A fresh wave of robotic vacuum cleaners could soon be released onto the market as some key technologies which gained patent protection about 20 years ago will become freely available for the first time.
In the fast-paced world of consumer appliance innovation, registered design rights and patents are often used to protect unique features, both in terms of their appearance and functionality. Granted patents give their owner exclusive use of the protected technology for a period of 20 years. During this time, rival manufacturers and importers cannot use the technology in their own products except under a licence agreement.
When key patents expire, however, the technologies they protect become freely available to the entire marketplace. There is a significant opportunity for agile manufacturers to build on these technologies and gain market share by launching their own innovative products.
Where it all started for robotic vacuum cleaners
Electrolux secured two key European patents for its ‘Trilobite’ robotic vacuum cleaner back in the 1990s – one protected the ultrasound obstacle detection system (EP 0 753 160) and the other the way its brush operates when it encounters obstacles (EP 0 841 868). These patents expired in 2015 and April 2017 and other manufacturers can now use them in the development of their own products.
What happens when key patents expire?
It is not unusual for manufacturers to prepare to launch competitor products in a bid to secure market share as soon as key patents expire. They develop products that contain many of the same features as the market leader and they are sometimes cheaper too.

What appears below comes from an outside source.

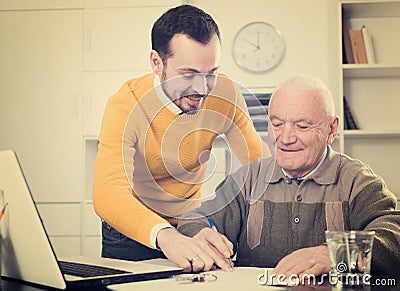 Old man and agent sign lease contract Stock Photo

Manufacturers need to take care when adopting this approach, however. Whilst they can develop prototypes that make use of soon-to-expire patented technologies, they should not put them into production or establish supply chains until the relevant patents have expired. Doing so could be grounds for the patent owner to bring an infringement action against them.
When a key patent protecting Dyson’s bagless vacuum cleaner expired in June 2001, Hoover was gearing up to launch its own range of competitor products using the same technology. However, Dyson successfully foiled Hoover’s plan; blocking the sale of the new products on the grounds that the extent of their development prior to the patent expiring represented an infringement.
Looking further ahead
By mapping innovation activity and monitoring patent and registered design right applications closely, in particular those filed by their competitors, forward-thinking manufacturers can be ready to capitalise on new market opportunities as and when they arise.
In this and other fields of domestic appliances, further patents related to the use of interactive technology in the home are expected to expire in the late 2020s. This could generate another wave of development opportunities for smart-footed manufacturers.
David Paton is a patent and design attorney at intellectual property firm, Withers & Rogers, who specialises in advising innovators of consumer appliances.